A song by rapper YG released in 2014 called "Meet The Flockers" has apparently been pulled from YouTube and from several streaming services over anti-Chinese lyrics.
"YouTube took down 'Meet The Flockers'. The woke s**theads are winning," wrote No Jumper podcast host Adam22.
The song previously faced controversy over the same issue in 2016.
"Removed from streaming services too. Wow", he added, noting that "If the Republicans had 'Cop Killer' or 'F**k The Police' removed from shelves 30 years ago we would have all agreed it was wrong. But now woke YouTube employees get to decide what hip hop history gets to stay and what gets erased. It’s a terrifying sign of the times."
As of the time of this report, the song has been removed from YouTube, and the song is no longer available on Spotify and iTunes, where a search for the track only shows links to its creator, YG.
The song, despite its years of being distributed all over the world, has recently been deemed controversial, because it talks about targeting Chinese people for robbery because "they don't have bank accounts" (which would indicate monetary motivation, not racial hate).
The lyrics deemed "problematic" go as follows:
"First, you find a house and scope it out
Find a Chinese neighborhood, cause they don't believe in bank accounts
Second, you find a crew and a driver, someone ring the doorbell
And someone that ain't scared to do what it do
Third, you pull up at the spot
Park, watch, ring the doorbell and knock
Four, make sure nobody is home
They gone, okay it's on
Don't be scared, ni**a, you're in now."
Five days ago, according to Bloomberg, YouTube officials had made the opposite decision and released a statement explaining why they decided to leave the video up, over the objections of many staffers. The statement says, in part:
"We’ll start by saying we find this video to be highly offensive and understand it is painful for many to watch, including many in Trust & Safety and especially given the ongoing violence against the Asian community,” the statement reads. “One of the biggest challenges of working in Trust & Safety is that sometimes we have to leave up content we disagree with or find offensive."

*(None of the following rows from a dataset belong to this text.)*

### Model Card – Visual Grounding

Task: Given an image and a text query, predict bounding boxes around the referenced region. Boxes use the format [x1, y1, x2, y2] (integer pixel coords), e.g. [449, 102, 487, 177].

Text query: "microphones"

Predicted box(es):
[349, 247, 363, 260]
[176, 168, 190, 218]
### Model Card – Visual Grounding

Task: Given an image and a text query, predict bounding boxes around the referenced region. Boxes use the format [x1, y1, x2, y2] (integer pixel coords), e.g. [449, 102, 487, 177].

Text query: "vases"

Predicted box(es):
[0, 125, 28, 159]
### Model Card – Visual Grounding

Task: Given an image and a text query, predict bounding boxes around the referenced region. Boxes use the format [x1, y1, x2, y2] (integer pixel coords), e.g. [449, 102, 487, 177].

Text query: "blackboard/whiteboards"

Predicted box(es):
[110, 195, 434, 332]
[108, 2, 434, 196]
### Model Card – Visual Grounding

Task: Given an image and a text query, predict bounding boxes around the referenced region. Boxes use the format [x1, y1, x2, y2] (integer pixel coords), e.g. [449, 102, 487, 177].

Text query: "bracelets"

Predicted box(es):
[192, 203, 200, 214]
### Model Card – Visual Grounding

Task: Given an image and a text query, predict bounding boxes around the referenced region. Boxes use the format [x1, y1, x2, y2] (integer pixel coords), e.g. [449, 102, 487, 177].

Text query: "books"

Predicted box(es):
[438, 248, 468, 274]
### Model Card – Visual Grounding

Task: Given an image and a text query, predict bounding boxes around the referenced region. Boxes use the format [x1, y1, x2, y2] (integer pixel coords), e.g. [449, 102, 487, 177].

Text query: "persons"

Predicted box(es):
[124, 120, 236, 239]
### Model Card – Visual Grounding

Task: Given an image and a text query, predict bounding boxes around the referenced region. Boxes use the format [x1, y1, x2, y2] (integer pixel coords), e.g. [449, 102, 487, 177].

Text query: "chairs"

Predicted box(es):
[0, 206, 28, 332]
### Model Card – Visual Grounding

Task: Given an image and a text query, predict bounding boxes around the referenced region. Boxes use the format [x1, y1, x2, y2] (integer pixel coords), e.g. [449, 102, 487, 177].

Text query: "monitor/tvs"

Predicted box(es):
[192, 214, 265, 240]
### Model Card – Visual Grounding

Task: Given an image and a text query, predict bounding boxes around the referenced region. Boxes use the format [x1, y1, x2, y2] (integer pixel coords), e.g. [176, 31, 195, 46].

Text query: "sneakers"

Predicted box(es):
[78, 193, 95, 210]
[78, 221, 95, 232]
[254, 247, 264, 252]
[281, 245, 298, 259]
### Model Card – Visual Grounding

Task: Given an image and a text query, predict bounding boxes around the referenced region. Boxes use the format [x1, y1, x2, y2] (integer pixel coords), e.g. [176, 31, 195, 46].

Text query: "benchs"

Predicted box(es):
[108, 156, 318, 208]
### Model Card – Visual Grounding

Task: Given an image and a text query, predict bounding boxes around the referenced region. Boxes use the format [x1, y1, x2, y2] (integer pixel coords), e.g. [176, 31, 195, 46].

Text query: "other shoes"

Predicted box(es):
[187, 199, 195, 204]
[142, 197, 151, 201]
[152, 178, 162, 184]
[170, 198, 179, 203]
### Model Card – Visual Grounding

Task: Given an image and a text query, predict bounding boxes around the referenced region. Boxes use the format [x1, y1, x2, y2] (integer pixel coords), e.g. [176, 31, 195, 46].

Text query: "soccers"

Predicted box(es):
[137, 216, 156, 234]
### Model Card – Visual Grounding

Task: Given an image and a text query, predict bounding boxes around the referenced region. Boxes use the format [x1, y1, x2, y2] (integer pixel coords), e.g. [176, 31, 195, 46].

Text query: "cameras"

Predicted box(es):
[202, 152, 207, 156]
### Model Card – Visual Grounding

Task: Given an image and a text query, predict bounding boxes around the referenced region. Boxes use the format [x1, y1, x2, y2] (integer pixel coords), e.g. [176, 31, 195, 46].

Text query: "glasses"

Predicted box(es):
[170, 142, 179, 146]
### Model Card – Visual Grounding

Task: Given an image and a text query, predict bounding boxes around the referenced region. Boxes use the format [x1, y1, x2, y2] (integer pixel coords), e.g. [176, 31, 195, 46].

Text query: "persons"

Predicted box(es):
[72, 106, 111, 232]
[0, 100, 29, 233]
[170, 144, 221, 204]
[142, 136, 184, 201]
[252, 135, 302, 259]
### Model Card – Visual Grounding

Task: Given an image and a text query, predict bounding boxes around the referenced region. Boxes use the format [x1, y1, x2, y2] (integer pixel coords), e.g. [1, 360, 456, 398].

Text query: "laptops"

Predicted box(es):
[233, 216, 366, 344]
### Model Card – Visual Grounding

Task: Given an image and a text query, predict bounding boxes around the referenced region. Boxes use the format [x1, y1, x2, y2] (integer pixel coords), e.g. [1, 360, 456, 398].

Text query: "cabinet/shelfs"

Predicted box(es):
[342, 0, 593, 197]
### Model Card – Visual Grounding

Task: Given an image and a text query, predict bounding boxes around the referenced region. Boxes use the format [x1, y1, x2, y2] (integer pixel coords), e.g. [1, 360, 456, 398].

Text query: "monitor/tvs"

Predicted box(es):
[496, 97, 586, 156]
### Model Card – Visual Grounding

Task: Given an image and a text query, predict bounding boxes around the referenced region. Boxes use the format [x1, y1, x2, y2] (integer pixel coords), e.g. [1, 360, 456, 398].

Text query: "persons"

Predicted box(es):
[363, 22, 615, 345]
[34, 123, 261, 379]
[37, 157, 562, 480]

YouTube went on to explain that they felt that this video should be exempt from their own hate speech guidelines, referencing the "Educational, Documentary, Scientific or Artistic" exception, or EDSA:
"While EDSA is not a free pass for any content, there are likely thousands of music videos that would otherwise violate policies including Sex & Nudity, Violent or Graphic Content and Hate Speech were it not for these sorts of EDSA exceptions,” the statement reads. “As a result, removing this video would have far-reaching implications for other musical content containing similarly violent or offensive lyrics, in genres ranging from rap to rock. While we debated this decision at length amongst our policy experts, we made the difficult decision to leave the video up to enforce our policy consistently and avoid setting a precedent that may lead to us having to remove a lot of other music on YouTube."

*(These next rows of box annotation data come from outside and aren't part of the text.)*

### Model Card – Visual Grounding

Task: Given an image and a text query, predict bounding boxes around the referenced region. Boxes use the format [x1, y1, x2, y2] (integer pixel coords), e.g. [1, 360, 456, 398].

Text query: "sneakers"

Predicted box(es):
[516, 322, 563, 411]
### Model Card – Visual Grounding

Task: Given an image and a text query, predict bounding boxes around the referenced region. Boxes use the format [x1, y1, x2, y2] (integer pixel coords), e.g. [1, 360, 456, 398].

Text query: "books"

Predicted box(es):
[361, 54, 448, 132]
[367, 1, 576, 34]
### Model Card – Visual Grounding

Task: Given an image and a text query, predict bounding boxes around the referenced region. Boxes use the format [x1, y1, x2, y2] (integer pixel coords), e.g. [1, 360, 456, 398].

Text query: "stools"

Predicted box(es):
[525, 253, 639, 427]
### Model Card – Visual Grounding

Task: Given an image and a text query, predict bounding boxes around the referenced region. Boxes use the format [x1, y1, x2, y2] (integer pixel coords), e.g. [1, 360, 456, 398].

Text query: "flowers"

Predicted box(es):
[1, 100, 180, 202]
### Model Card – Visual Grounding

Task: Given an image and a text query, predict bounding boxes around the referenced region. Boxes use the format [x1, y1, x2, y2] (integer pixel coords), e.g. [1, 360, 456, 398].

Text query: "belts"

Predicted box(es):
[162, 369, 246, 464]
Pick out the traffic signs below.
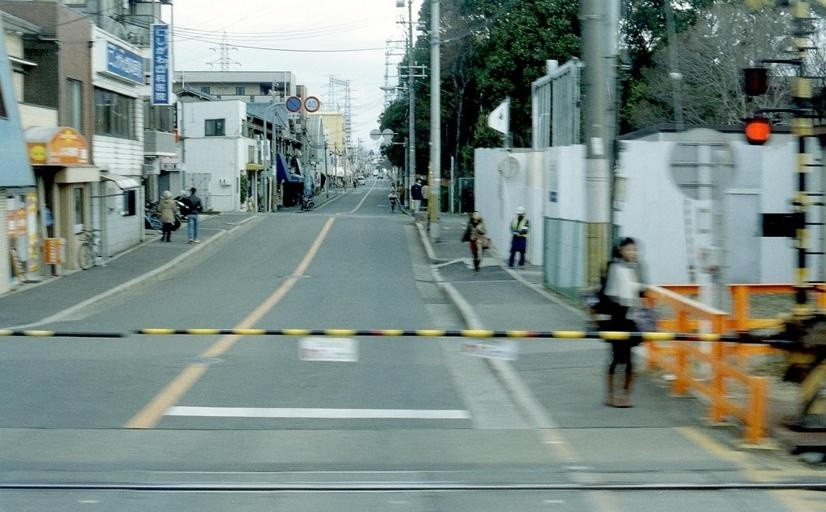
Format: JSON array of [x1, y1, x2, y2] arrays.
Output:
[[304, 96, 319, 112]]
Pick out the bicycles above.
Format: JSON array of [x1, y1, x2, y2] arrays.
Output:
[[76, 229, 104, 270]]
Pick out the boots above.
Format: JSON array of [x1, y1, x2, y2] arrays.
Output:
[[473, 259, 481, 272], [160, 227, 172, 242], [606, 373, 634, 408]]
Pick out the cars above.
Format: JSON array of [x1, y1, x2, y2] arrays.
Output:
[[373, 169, 383, 179]]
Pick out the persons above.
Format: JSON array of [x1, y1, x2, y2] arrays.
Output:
[[463, 211, 490, 271], [184, 188, 204, 243], [389, 191, 397, 213], [399, 183, 404, 205], [508, 206, 530, 267], [158, 191, 178, 242], [589, 236, 650, 409], [411, 178, 424, 211], [353, 181, 356, 189]]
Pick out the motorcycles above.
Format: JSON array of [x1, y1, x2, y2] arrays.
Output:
[[300, 195, 315, 210]]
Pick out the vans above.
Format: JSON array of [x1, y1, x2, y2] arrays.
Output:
[[357, 176, 365, 185]]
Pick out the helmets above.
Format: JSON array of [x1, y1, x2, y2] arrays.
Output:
[[515, 206, 526, 214]]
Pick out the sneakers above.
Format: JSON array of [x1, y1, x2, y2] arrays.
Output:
[[187, 238, 200, 244]]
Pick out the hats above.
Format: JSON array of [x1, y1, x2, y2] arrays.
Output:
[[162, 190, 171, 199]]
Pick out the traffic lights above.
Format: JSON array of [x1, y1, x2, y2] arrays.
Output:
[[745, 118, 770, 145], [744, 68, 768, 97]]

YouTube stated the company "has an open culture and employees are encouraged to share their views, even when they disagree with a decision," adding that the company will "continue this dialogue as part of our ongoing work to balance openness with protecting the YouTube community at large."
Despite their previous statement, the song has now been removed.
No word has been made available on whether further music and art on YouTube, past or present, will now be subject to being taken down.